Bowling for Columbine
Terakhir kita akan menilai “Bowling for Columbine” karya Michael Moore, yang mendapat penghargaan di ajang Oscar 2005. Melalui dokumenternya itu Moore ingin menyampaikan pesan pada warga serta pemerintahan Amerika Serikat bahwa, terjadinya penembakan terhadap massa yang sering terjadi, karena bebasnya masyarakat memiliki senjata api. Terlihat dengan banyaknya organisasi atau komunitas yang aktivitasnya berkaitan dengan senjata api. Berangkat dari konsepnya itu Moore menyusun struktur penuturan dalam karyanya itu, dengan pendekatan jurnalistik/reportase dan gaya partsipan. Gaya pendekatan Michael Moore ini oleh Bill Nichols disebutnya sebagai gaya Interactive Documentary . Michael tidak melakukan pendekatan observasional, karena memosisikan dirinya sebagai pertisipan, mediator antara subjek dengan penonton, bukan sebagai observator seperti yang menjadi metode cinema verite dan direct cinema. Dalam film dokumenternya itu Moore seakan seperti reporter atau presenter (host), on frame dia menuntun penonton untuk mengikuti kajian sekaligus investigasi, untuk mendapat jawaban sekaligus sebagai pesan tentang bagaimana seorang anak begitu bebas membwa senjata api lalu menembaki murid dan guru sekolah di Columbine.

Kesimpulan
Grierson menjadikan karyanya “Drifters” sebagai argumentasinya ketika mengeritik karya Robert Flaherty “Nanook of the North” yang nyatakan dokumenter yang romantis. Grierson yang seakan anti estetika, menuturkan kehidupan para nelayan, dimulai dari bangn di pagi hari, sarapan, lalu membawa peralatan mengail dan menuju kapal penangkap ikan. Kemudian setelah mendapat hasil tangkapan mereka kembali ke pelabuhan kemudian menjual hasil tangkapannya itu di pasar pelelangan ikan. Dengan demikian “Drifters” memperlihatkan bagaimana membuat karya film dokumenter murni. Sedangkan Flaherty dalam “Nanook of the Nnorth” mengutamakan estetika sinematografi dan menggunakan metode ploting, yang pada hakekatnya dianggap tabu oleh sineas dokumenter cinema verite.

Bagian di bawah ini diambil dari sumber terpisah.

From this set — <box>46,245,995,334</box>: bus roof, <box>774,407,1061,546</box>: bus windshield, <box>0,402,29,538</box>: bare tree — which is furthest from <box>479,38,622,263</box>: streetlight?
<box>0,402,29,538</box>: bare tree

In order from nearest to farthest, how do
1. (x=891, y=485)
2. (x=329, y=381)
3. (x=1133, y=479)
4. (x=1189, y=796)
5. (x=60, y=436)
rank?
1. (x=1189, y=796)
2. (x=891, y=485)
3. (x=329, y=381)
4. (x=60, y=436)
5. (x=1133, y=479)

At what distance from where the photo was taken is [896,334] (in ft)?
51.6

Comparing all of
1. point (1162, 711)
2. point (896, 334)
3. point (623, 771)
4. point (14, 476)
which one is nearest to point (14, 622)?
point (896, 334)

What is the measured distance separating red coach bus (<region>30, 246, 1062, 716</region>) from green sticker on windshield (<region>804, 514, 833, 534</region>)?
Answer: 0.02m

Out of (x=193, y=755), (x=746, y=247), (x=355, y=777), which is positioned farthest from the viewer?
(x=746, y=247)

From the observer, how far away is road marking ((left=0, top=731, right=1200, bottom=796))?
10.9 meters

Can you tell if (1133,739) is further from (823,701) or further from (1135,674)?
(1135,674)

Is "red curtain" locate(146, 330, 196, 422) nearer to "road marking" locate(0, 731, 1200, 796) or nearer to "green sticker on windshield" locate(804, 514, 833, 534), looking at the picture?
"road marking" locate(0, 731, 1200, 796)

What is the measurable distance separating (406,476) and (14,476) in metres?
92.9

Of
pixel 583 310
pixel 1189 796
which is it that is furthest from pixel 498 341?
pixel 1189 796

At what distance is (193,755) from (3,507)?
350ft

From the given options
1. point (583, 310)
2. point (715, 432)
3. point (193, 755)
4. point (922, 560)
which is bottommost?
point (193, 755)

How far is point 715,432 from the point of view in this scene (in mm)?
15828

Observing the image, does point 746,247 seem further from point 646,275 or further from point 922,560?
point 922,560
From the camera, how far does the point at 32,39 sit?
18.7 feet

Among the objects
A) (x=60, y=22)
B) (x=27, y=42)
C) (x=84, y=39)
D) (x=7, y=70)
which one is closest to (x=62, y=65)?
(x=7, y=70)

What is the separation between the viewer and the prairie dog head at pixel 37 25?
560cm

Bila kita kembali pada awal bahwa ‘semi-dokumenter’ menciptakan rekayasa atau penambahan adegan agar bobot pesan yang ingin disampaikan mampu mempengaruhi opini publik. Kemudian pertanyaannya adalah, bagaimana dengan ketiga film dokumenter “Triumph of the Will” (Triumph des willens), “Shape of The Moon”, dan “Bowling for Columbine” ?. Tentu akan sulit mendapatkan jawaban bila kita ingin mendevinisikannya sebagai ‘semi-dokumenter’. Ada kemungkinan kita akan terjebak dan tanpa sadar menyatakan bahwa dokumenter murni hanyalah yang melakukan konsep observasional sedangkan yang tidak maka itu tidak sepenuhnya dokumenter alias semi-dokumenter’. Seperti Grierson yang mengatakan bahwa karya Robert Flaherty bukan sebuah dokumenter karena hamper semua adegan tidak apa adanya, melainkan diatur setiap adegan dengan tujuan mendapatkan sudut pengambilan (angle of shot) yang memukau.
Pada akhirnya kita bisa dengan lega menarik kesimpulan bahwa pada hakikatnya dokumenter adalah dokumenter, mengenai isi, konteks dan garapannya itu merupakan tanggung jawab etika dan estetika pembuatnya. Istilah semi-dokumenter yang merupakan istilah yang diciptakan pengamat, kritikus ataupun jurnalis, memperlihatkan bahwa kritik itu mudah sedangkan seni itu sulit.